Depois da morte de Becker, o produtor do filme cortou cerca de 30 minutos (jamais recuperados) da versão original. A um passo da liberdade consagrou-se, mesmo com esse crime perpetrado pelo produtor, como uma obra-prima. 

A um passo da liberdade (Le trou, 1960, França, ), de Jacques Becker. Com Michel Constantin (Geo), Jean Keraudy (Roland), Philippe Leroy (Manu), Raymond Meunier (Monsenhor), Mark Michel (Gaspard).

 
Referência: 1001 filmes para ver antes de morrer. Steven Jay Schneider. Rio de Janeiro: Sextante, 2008.

Documenteur

Agnès Varda tece uma narrativa híbrida, entre o documentário e a ficção. Emile, jovem recém divorciada, vive com seu filho Martin, que tem cerca de 10 anos, em Los Angeles. Ela é imigrante e passa seus dias entre o trabalho como datilógrafa, os cuidados com o filho e andanças pela cidade. 
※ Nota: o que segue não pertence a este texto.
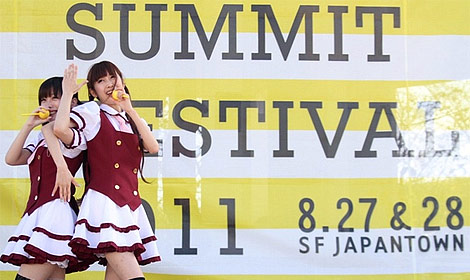news jpop summit 11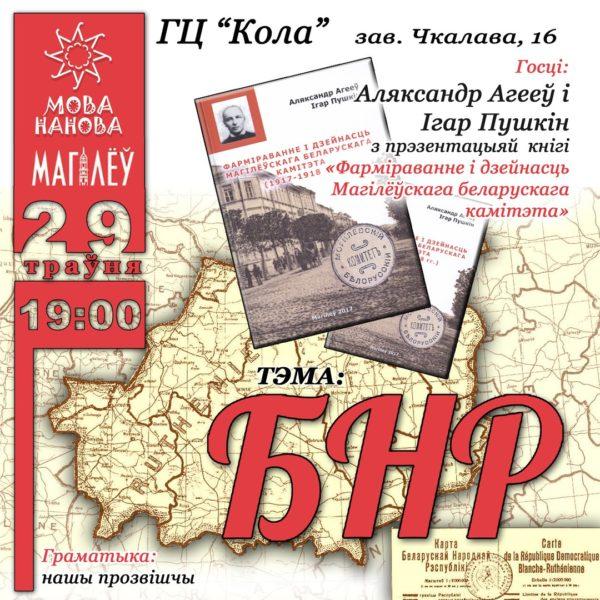 Паслухаць пра БНР на занятках «Мова нанова»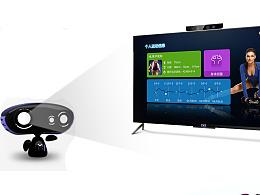 艾米乐园  电视盒子界面    界面设计   体感交互设计  应用APP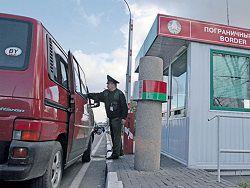 Новость на Newsland: Белорусскую границу запретили пересекать пешком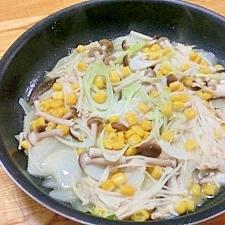 塩麹 蒸し野菜に使ってみました。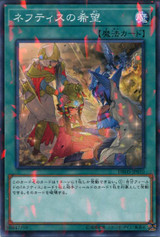 Hope of Nephthys DBHS-JP010 Normal Parallel Rare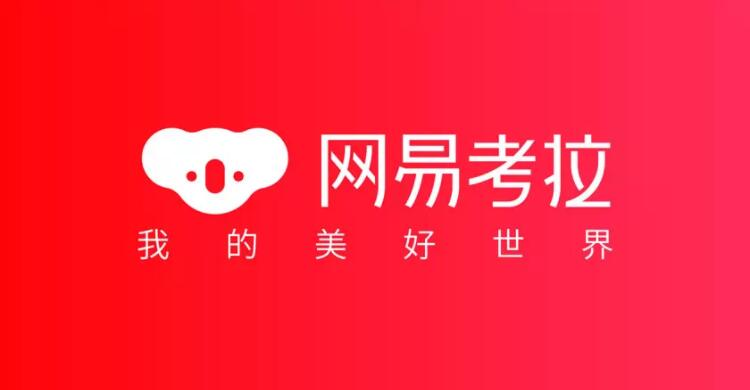 �W易考拉海�更名并�Q新logo2.jpg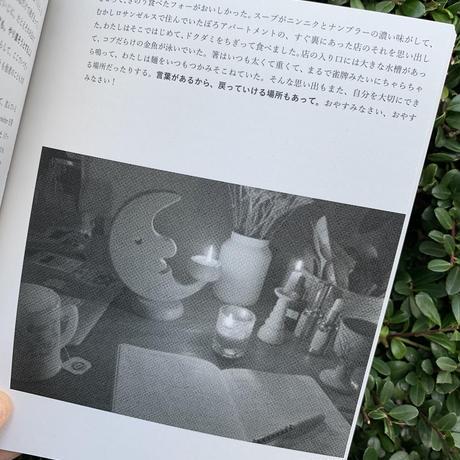 きくちゆみこ | Inside of Inside is Outside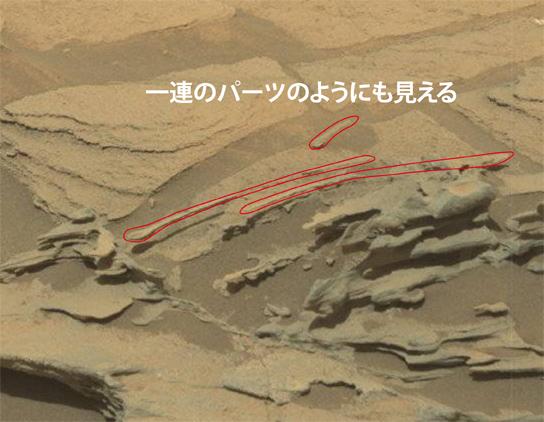 火星のスプーンは一連のパーツのようにも見える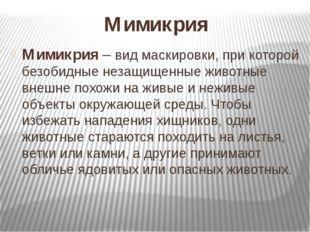 Мимикрия Мимикрия – вид маскировки, при которой безобидные незащищенные живот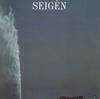 オノセイゲン / SEIGEN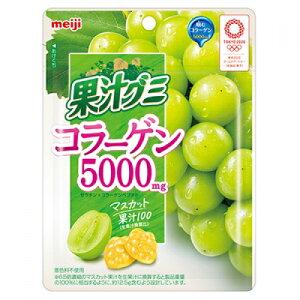 明治 果汁グミ コラーゲンマスカット 68g×8個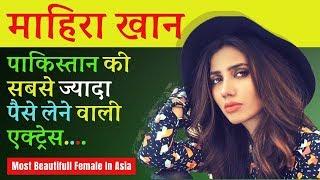 Amazing Facts About Mahira Khan ▶️ Bollywood Actress ▶️  Lifestyle ▶️ deep world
A diretora francesa, única mulher integrante da prestigiada nouvelle-vague francesa, parece ter uma câmera acoplada ao seu corpo. Por onde passa, a diretora produz um filme. Documenteur foi realizada durante sua breve estadia em Los Angeles no início da década de 80. Documentário ou ficção, não importa. É o retrato de uma jovem mulher, Emile, em busca de se integrar a um país que finge abrir as portas para todos os sonhadores, sonhos que se desfazem na luta cotidiana. Atenção para a bela imagem de Emile sentada nua na cama. É uma pura imagem de Agnès Varda. 

Documenteur (França, 1981), de Agnès Varda. Com Sabine Mamour (Emile Cooper) e Mathieu Demy (Martin Cooper).